# Dettagli esercizio:
Nel testo scelto, quale somma era stata destinata allo sviluppo della banda larga in Italia?

Ve ne dico un’altra davvero incredibile, stento – mentre scrivo – a credere che a qualcuno sia davvero venuta in mente un’idea tanto balzana: “Diritto all’oblio su Internet” (il genio è l’onorevole Carolina Lussana, legge n.2455 del 20/05/2009, leggila cliccando qui). Dopo la legge sulle intercettazioni arriva un’altra mazzata per l’informazione libera che corre su internet: la legge sul diritto all’oblio su internet per i pregiudicati. La proposta di legge riguarda le indagini e i processi che sono già stati fatti. Vieta anche di pubblicare notizie su indagini già chiuse, su condanne già emesse, su patteggiamenti già concordati, sia che le indagini e i processi si siano chiusi con il proscioglimento, con la prescrizione, sia che si siano conclusi con la condanna o con il patteggiamento, dopo un certo numero di anni. Nessuno potrà più scrivere nulla e chi si è visto si è visto. (fonte: Italianspot.wordpress.com). In questo modo, tra le altre cose, se un politico sta chiedendo il vostro voto, nessuno potrà scrivere che è stato condannato per concussione mafiosa.

Tutti questi decreti, norme e corollari, hanno l’unico scopo di bloccare la Rete, censurarla in modo preventivo. Allo stato delle cose, perfino un video fatto col cellulare e pubblicato sul proprio blog o su Youtube è equiparabile a una web tv ovvero a Mediaset o alla RAI, pertanto sarà necessaria, per la divulgazione e la sua visione, un decreto ministeriale. Siamo all’assurdo più totale! Il nostro paese si avvicina sempre di più alla Cina, allontanandosi dai paesi più sviluppati, civili e democratici del mondo.

Le parole di Marco Pancini, dirigente di Google Italia, sono chiare e preoccupanti: «in questo decreto (Romani) c’è un’equiparazione dei siti web alle tv che ha una conseguenza importante: disapplica di fatto le norme sul commercio elettronico per cui l’attività dell’hosting service provider, cioè del sito che ospita contenuti generati da terzi, va distinta da quella di un canale tv, che sceglie cosa trasmettere. Significa distruggere il sistema internet».

È chiaro che è necessario aprire gli occhi e assumere il fatto che Berlusconi&Co. hanno sferrato un attacco al sistema democratico di Internet, perché è l’unico mezzo che ancora non riescono a controllare, che mette a nudo la propaganda e il lavaggio del cervello che invece avviene attraverso la televisione.

Erano stati destinati 800 milioni di euro allo sviluppo della banda larga in Italia, ma essi sono stati “congelati” fino alla fine della crisi; tuttavia i soldi per regalare i decoder per vedere quell’altra vergogna che è il digitale terrestre, sono stati messi a disposizione senza alcun indugio!

Ecco come veramente si spiega un decremento dello sviluppo delle connessioni internet nel nostro paese.

# Righe estratte:
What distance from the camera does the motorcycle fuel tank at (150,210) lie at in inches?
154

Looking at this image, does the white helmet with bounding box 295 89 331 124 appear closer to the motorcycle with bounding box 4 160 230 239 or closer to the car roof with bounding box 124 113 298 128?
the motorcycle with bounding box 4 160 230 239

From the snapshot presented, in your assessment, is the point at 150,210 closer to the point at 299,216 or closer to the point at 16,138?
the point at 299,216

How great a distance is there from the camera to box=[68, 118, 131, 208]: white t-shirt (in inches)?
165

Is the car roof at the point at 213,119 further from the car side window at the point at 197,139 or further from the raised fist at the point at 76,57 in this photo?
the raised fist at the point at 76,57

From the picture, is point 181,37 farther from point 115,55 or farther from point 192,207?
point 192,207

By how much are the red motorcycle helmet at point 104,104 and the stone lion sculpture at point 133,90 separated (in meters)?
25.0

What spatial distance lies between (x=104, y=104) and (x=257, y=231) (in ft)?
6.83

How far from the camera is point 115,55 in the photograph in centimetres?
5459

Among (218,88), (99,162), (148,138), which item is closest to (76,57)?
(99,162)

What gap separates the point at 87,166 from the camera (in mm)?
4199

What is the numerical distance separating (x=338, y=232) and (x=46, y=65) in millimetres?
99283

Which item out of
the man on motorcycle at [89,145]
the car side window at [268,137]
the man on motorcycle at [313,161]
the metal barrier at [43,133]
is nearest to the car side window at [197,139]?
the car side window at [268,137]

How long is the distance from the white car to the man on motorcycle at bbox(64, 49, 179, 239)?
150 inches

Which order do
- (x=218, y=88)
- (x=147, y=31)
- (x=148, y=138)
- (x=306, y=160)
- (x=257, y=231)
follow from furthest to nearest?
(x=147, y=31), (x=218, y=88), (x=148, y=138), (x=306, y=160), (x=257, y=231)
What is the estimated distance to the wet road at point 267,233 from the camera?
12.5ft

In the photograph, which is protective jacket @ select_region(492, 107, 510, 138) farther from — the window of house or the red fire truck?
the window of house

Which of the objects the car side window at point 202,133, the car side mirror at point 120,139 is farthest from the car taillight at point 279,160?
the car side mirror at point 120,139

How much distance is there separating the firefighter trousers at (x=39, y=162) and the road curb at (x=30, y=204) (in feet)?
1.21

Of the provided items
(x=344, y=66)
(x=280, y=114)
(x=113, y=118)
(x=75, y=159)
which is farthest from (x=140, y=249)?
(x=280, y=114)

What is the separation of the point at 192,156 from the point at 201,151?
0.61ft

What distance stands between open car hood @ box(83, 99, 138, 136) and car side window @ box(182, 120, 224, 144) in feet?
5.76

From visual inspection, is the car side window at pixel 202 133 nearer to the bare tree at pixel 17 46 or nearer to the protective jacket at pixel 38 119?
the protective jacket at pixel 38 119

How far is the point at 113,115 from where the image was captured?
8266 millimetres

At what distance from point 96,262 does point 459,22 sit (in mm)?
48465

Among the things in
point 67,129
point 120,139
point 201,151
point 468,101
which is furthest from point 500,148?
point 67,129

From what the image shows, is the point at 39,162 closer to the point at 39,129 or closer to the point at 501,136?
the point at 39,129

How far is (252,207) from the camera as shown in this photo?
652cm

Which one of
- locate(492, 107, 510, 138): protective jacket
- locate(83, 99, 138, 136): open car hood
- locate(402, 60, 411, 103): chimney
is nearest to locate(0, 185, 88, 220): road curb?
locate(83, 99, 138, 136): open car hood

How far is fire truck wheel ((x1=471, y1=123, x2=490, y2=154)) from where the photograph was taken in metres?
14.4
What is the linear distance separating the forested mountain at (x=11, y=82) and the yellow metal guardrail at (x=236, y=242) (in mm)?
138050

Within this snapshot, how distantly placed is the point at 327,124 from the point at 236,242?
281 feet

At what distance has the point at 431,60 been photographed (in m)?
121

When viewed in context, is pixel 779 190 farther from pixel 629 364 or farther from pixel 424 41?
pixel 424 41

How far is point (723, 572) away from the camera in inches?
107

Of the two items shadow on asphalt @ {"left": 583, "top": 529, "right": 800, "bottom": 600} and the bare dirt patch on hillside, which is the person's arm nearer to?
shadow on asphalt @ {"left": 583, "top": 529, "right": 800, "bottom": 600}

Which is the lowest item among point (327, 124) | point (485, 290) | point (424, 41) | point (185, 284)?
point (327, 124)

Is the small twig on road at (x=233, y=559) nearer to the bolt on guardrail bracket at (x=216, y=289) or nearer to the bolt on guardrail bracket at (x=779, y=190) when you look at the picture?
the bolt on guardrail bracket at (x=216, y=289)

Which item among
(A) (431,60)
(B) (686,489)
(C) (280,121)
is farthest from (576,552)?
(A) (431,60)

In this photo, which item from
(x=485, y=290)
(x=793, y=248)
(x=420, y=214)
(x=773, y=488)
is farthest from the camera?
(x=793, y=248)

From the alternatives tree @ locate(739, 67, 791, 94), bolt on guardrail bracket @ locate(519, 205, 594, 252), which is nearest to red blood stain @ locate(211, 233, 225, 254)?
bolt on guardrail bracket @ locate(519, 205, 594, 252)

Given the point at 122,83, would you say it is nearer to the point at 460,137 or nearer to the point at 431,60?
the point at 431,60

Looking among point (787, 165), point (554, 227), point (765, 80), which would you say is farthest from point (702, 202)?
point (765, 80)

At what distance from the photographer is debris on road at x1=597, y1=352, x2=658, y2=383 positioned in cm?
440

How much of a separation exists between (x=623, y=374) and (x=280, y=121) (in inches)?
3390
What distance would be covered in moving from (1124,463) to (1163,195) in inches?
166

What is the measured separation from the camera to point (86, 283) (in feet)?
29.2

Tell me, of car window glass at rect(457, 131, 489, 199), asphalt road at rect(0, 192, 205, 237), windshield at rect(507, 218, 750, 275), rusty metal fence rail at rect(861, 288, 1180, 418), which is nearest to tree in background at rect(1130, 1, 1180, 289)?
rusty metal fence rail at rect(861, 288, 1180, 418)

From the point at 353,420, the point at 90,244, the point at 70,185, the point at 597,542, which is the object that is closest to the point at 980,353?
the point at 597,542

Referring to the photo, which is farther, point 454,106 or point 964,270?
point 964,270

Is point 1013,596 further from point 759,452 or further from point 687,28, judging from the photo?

# Risposta completa:
800 milioni di euro.